**ASSIGNED TASK:** Return the records word for word. Pictures do not belong in the copy.

━━━━

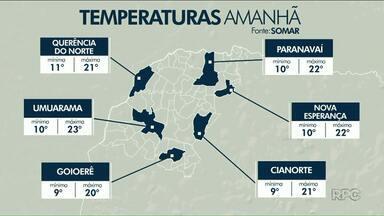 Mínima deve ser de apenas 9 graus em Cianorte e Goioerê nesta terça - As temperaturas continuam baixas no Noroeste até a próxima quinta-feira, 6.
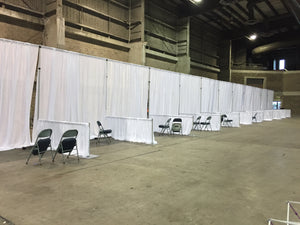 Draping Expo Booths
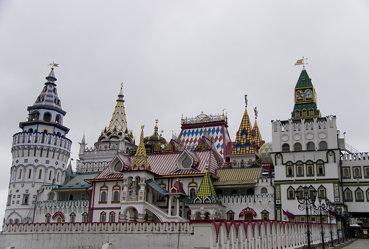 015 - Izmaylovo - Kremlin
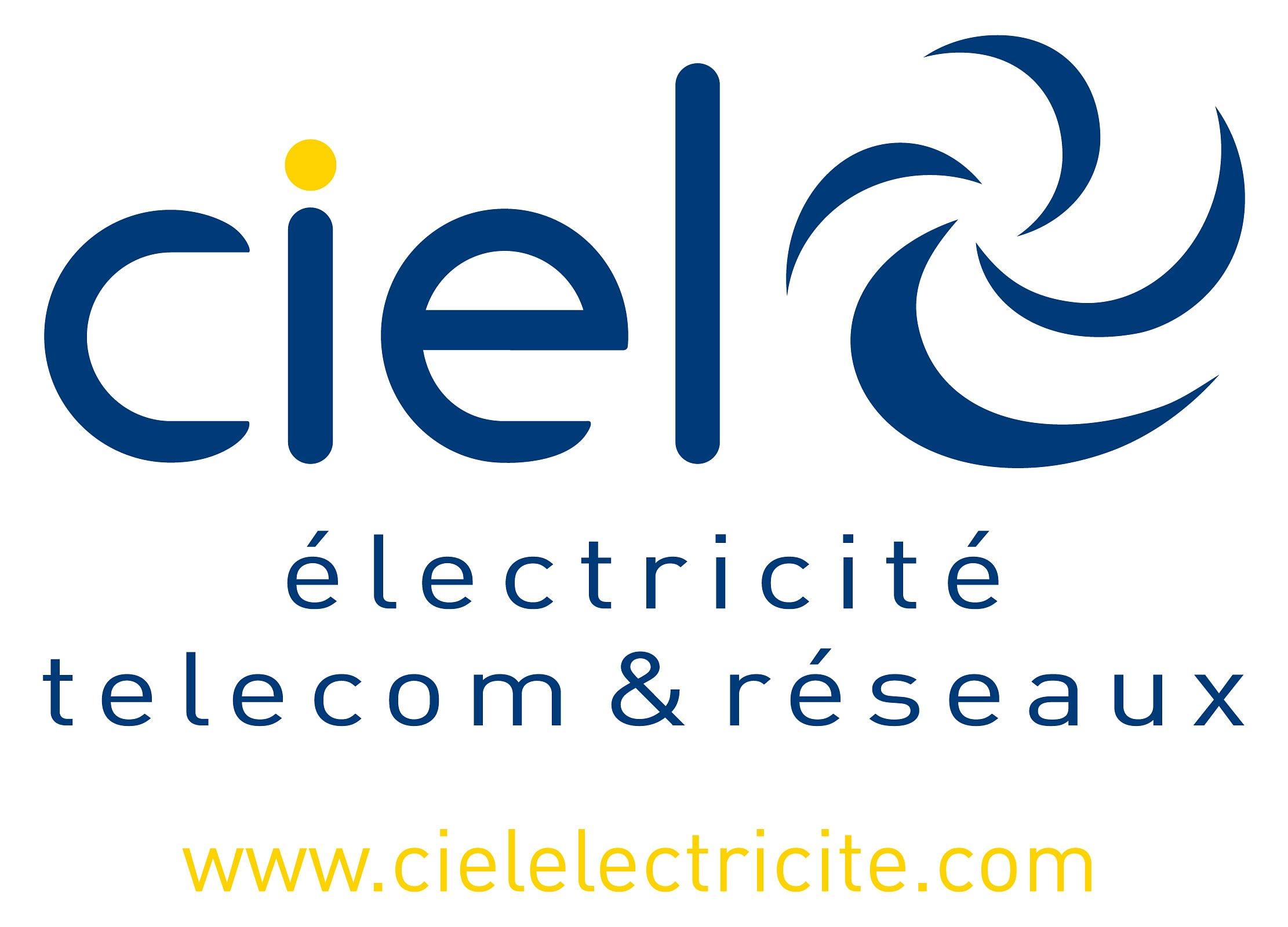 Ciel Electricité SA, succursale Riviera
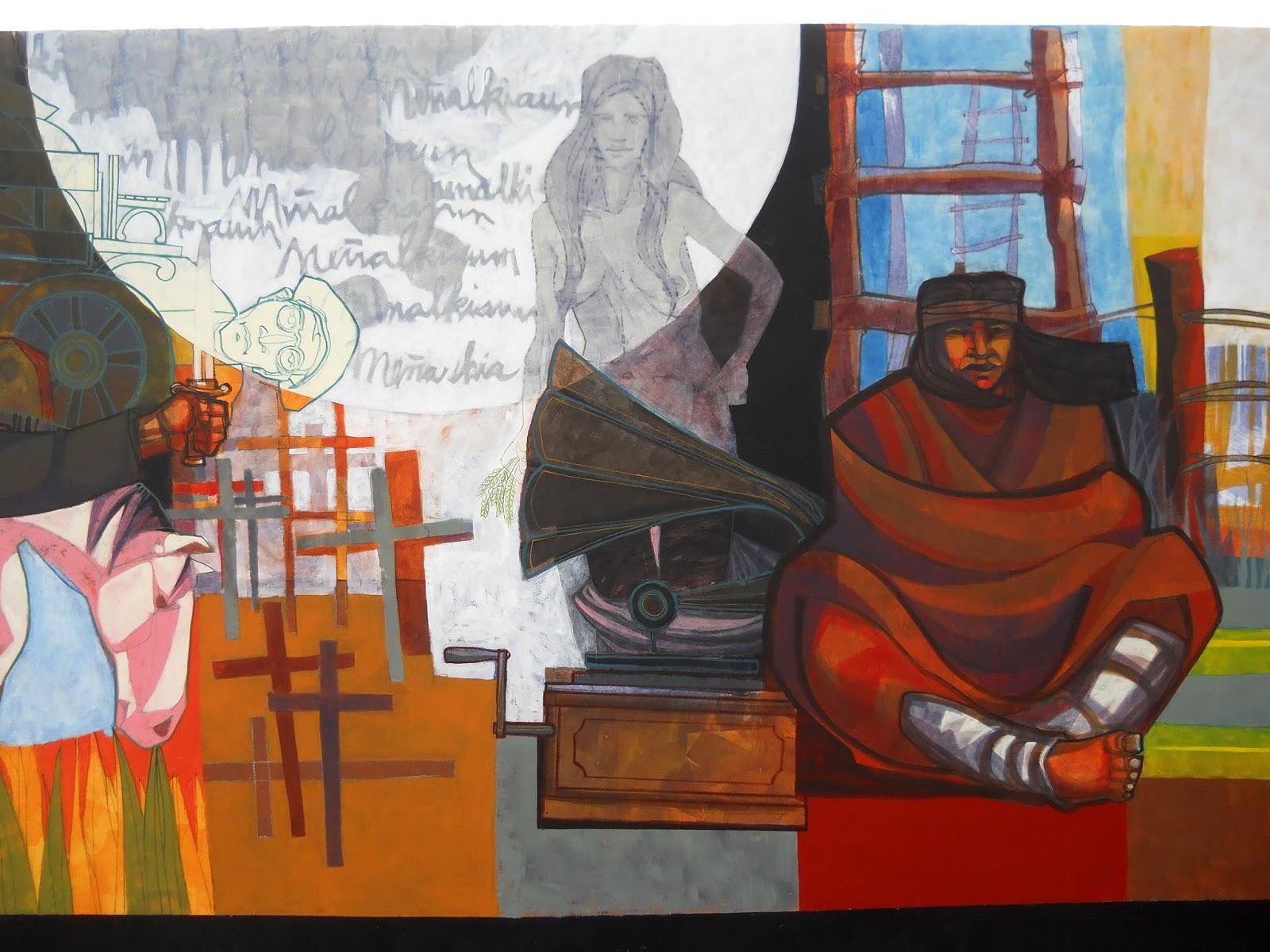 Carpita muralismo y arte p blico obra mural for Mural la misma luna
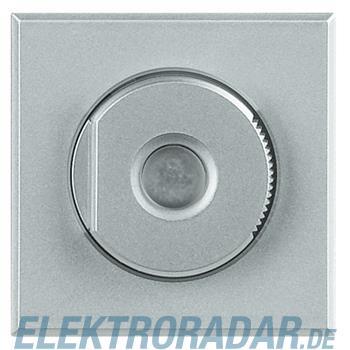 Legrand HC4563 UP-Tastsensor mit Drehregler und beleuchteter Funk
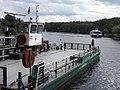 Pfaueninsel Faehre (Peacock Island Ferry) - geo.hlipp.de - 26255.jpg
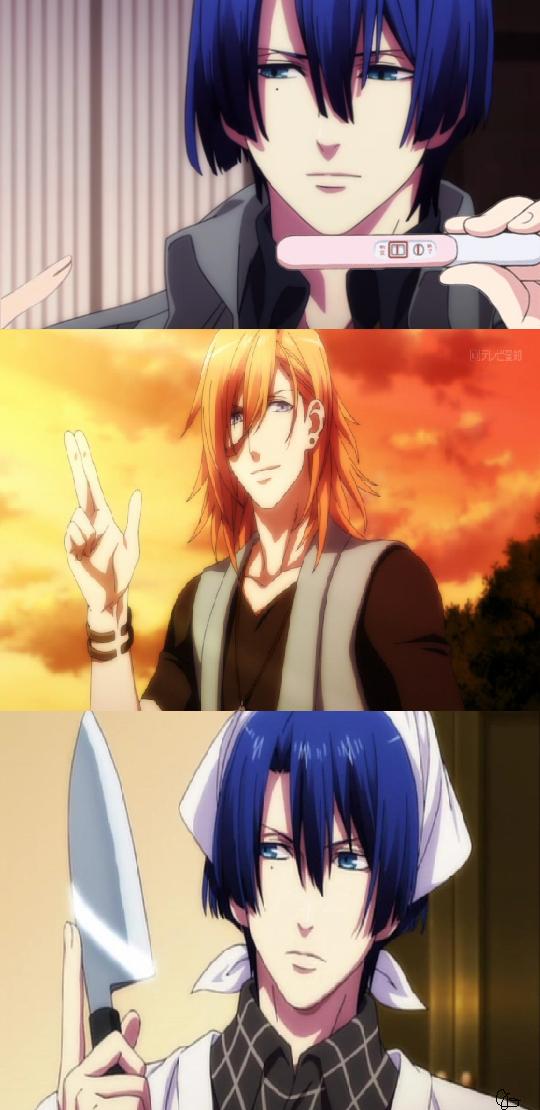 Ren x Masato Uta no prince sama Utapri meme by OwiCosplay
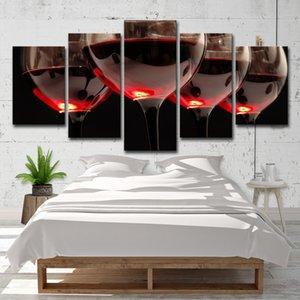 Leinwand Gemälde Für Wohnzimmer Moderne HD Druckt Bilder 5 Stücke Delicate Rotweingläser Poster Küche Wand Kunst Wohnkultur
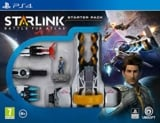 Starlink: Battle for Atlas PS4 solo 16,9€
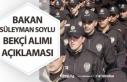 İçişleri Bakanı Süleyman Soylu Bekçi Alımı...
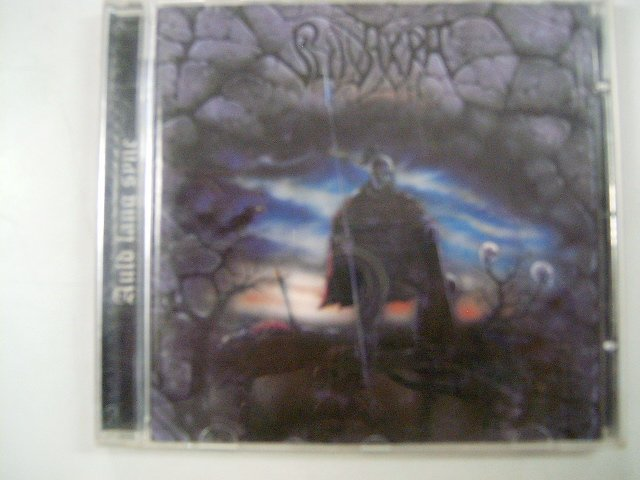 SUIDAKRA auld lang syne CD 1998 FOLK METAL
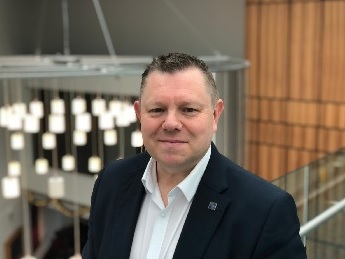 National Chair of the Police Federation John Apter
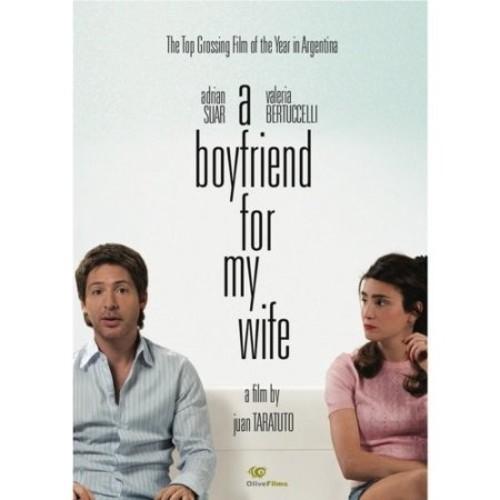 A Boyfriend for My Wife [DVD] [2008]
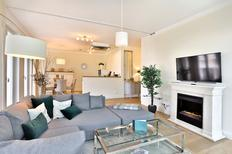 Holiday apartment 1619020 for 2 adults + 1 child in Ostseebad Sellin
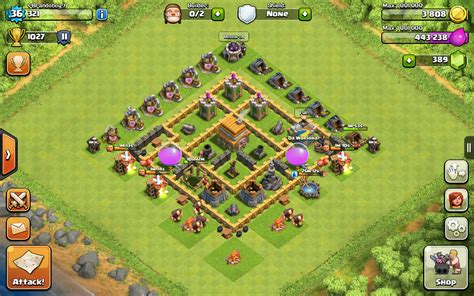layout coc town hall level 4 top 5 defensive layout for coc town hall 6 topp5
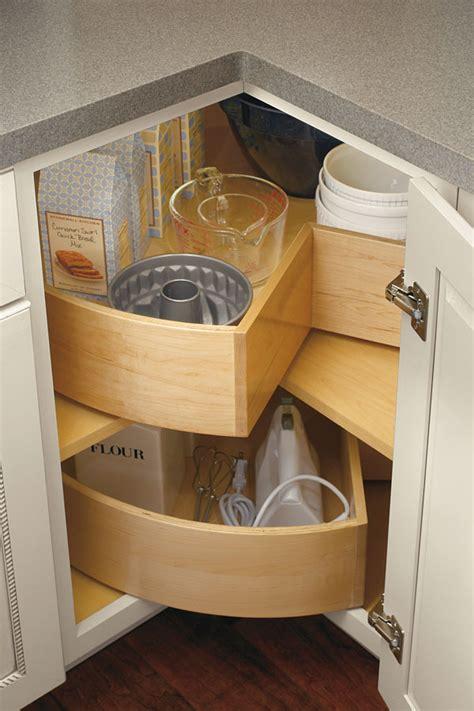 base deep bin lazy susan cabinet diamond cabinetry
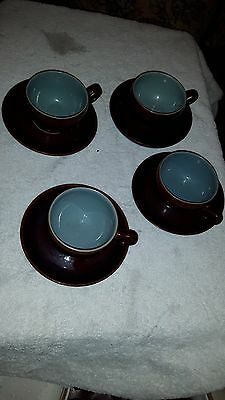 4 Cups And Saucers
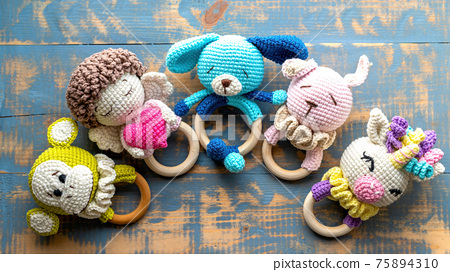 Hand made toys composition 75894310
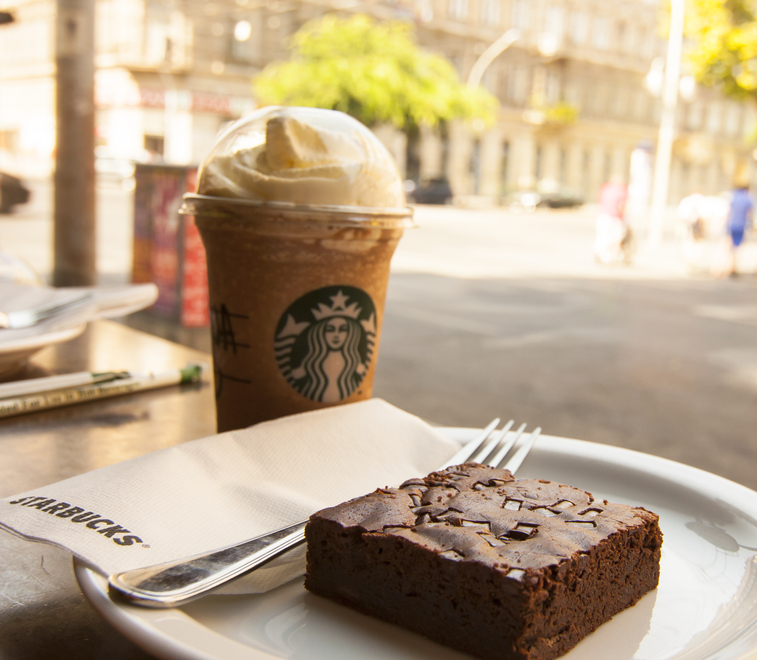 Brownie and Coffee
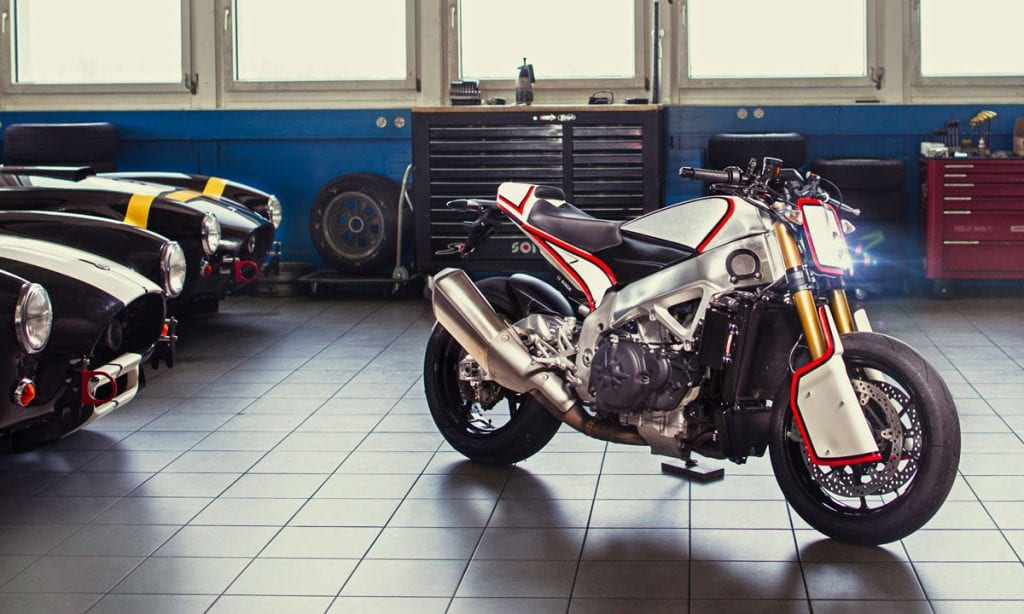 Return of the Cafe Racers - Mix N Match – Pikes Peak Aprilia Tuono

━━━━

**WRITTEN ANSWER:**
 Mínima deve ser de apenas 9 graus em Cianorte e Goioerê nesta terça - As temperaturas continuam baixas no Noroeste até a próxima quinta-feira, 6.
 Draping Expo Booths
 015 - Izmaylovo - Kremlin
 Ciel Electricité SA, succursale Riviera
 Carpita muralismo y arte p blico obra mural for Mural la misma luna
 Legrand HC4563 UP-Tastsensor mit Drehregler und beleuchteter Funk
 Pfaueninsel Faehre (Peacock Island Ferry) - geo.hlipp.de - 26255.jpg
 Ren x Masato Uta no prince sama Utapri meme by OwiCosplay
 Leinwand Gemälde Für Wohnzimmer Moderne HD Druckt Bilder 5 Stücke Delicate Rotweingläser Poster Küche Wand Kunst Wohnkultur
 Starlink: Battle for Atlas PS4 solo 16,9€
 İçişleri Bakanı Süleyman Soylu Bekçi Alımı...
 SUIDAKRA auld lang syne CD 1998 FOLK METAL
 National Chair of the Police Federation John Apter
 A Boyfriend for My Wife [DVD] [2008]
 Holiday apartment 1619020 for 2 adults + 1 child in Ostseebad Sellin
layout coc town hall level 4 top 5 defensive layout for coc town hall 6 topp5
 base deep bin lazy susan cabinet diamond cabinetry
 4 Cups And Saucers
 Hand made toys composition 75894310
 Brownie and Coffee
 Return of the Cafe Racers - Mix N Match – Pikes Peak Aprilia Tuono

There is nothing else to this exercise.